The lines to transcribe begin with the one containing "How far is the" and end with the last line below; reproduce them exactly, without the pictures.

================

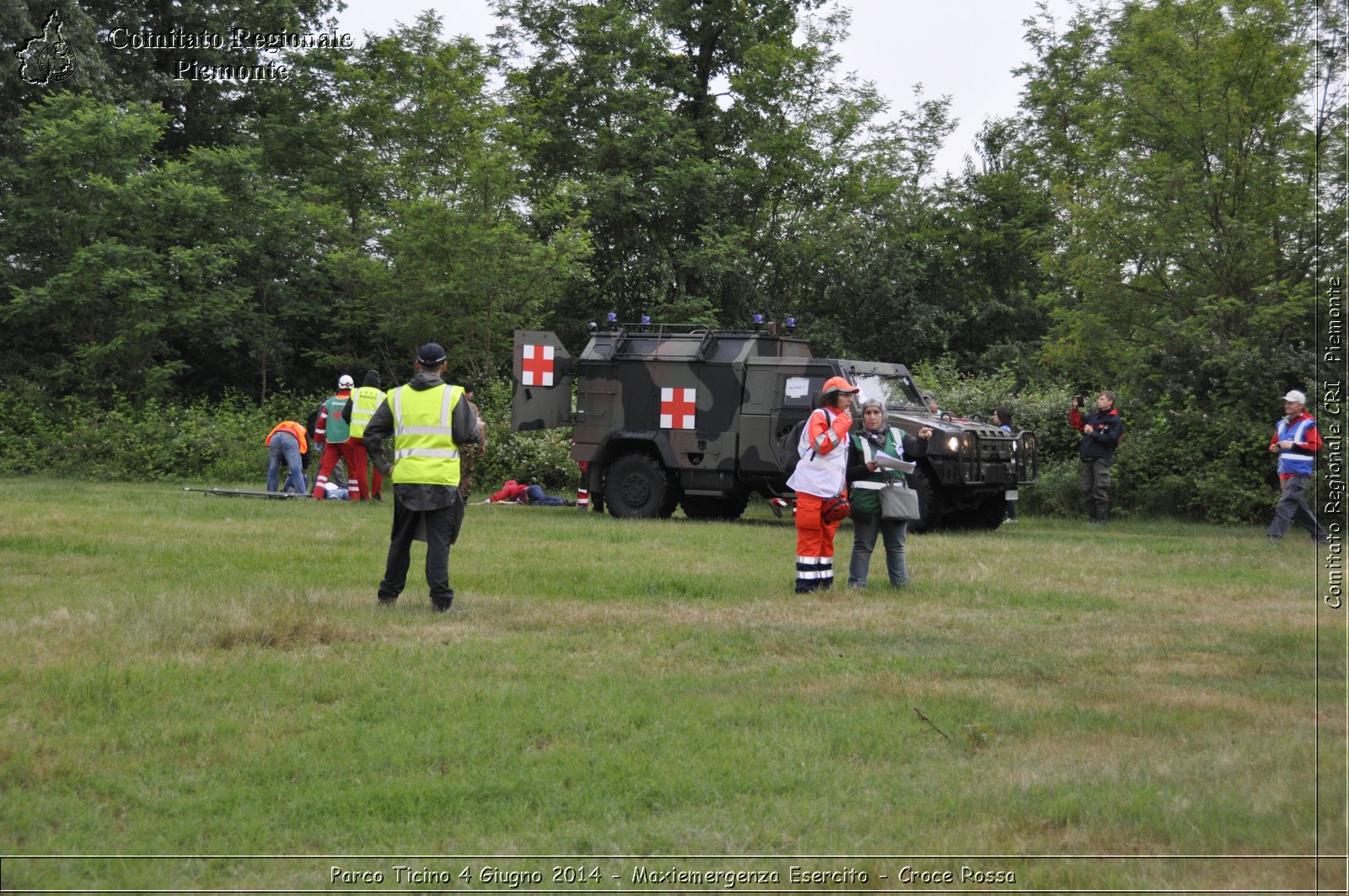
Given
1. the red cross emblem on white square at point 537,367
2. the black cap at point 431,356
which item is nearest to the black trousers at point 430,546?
the black cap at point 431,356

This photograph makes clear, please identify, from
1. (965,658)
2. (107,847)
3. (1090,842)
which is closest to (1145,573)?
(965,658)

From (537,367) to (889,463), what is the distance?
8620mm

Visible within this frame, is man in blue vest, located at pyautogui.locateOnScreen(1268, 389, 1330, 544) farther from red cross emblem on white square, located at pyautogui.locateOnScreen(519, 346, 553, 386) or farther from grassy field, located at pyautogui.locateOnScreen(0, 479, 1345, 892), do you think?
red cross emblem on white square, located at pyautogui.locateOnScreen(519, 346, 553, 386)

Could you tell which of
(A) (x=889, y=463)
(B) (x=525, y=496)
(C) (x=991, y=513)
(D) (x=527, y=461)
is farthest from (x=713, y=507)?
(A) (x=889, y=463)

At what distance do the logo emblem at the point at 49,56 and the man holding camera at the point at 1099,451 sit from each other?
2189 cm

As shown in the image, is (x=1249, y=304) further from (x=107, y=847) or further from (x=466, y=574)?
(x=107, y=847)

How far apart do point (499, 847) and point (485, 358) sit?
23.1 m

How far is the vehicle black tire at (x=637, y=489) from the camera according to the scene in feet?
58.2

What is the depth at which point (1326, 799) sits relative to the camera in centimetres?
430

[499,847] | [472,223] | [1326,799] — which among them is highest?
[472,223]

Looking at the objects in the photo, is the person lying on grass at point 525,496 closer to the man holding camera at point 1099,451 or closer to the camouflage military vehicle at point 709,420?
the camouflage military vehicle at point 709,420

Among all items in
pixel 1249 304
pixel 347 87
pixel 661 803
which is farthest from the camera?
pixel 347 87

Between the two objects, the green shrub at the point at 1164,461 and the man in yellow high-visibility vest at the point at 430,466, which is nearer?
the man in yellow high-visibility vest at the point at 430,466

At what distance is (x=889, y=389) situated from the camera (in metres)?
17.6
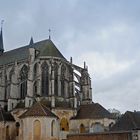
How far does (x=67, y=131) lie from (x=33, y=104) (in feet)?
21.3

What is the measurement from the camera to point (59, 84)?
56031 millimetres

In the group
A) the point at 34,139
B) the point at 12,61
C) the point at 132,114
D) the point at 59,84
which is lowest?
the point at 34,139

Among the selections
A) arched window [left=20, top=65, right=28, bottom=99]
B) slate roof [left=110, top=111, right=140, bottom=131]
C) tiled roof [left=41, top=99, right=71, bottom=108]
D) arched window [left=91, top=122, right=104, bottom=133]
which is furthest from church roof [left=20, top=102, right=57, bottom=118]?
slate roof [left=110, top=111, right=140, bottom=131]

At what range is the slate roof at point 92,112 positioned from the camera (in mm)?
52062

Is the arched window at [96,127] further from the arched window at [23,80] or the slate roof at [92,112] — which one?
the arched window at [23,80]

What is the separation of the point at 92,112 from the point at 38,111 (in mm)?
8647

================

_SOLVED EXERCISE_
How far is the vehicle black tire at (x=637, y=489) from the camera according to the scene in feet?
58.2

What is the depth at which point (1326, 799) sits relative to the camera in centimetres?
430

[499,847] | [472,223] | [1326,799] — which among them is highest?
[472,223]

Looking at the objects in the photo, is the person lying on grass at point 525,496 closer to the man holding camera at point 1099,451 or closer to the camouflage military vehicle at point 709,420?
the camouflage military vehicle at point 709,420

Among all items in
pixel 1249 304
pixel 347 87
pixel 661 803
which is farthest from the camera?
pixel 347 87

Between the two objects, the green shrub at the point at 1164,461 and the man in yellow high-visibility vest at the point at 430,466, which is nearer?
the man in yellow high-visibility vest at the point at 430,466

At what distance is (x=889, y=389) situated from the camera (in metres)?
17.6
How far does (x=67, y=131) lie from (x=33, y=104) (in feet)?
21.3

What is the measurement from the camera to point (59, 84)?
56031 millimetres

In the group
A) the point at 34,139
B) the point at 12,61
C) the point at 132,114
D) the point at 59,84
which is lowest?
the point at 34,139

Among the selections
A) arched window [left=20, top=65, right=28, bottom=99]
B) slate roof [left=110, top=111, right=140, bottom=131]
C) tiled roof [left=41, top=99, right=71, bottom=108]
D) arched window [left=91, top=122, right=104, bottom=133]
which is furthest from church roof [left=20, top=102, right=57, bottom=118]?
slate roof [left=110, top=111, right=140, bottom=131]

At what range is the slate roof at point 92,112 positioned from the camera (in mm)?
52062

Is the arched window at [96,127] further from the arched window at [23,80] or the slate roof at [92,112] — which one?
the arched window at [23,80]

What is the separation of the point at 92,112 from the point at 38,111 (in mm)?
8647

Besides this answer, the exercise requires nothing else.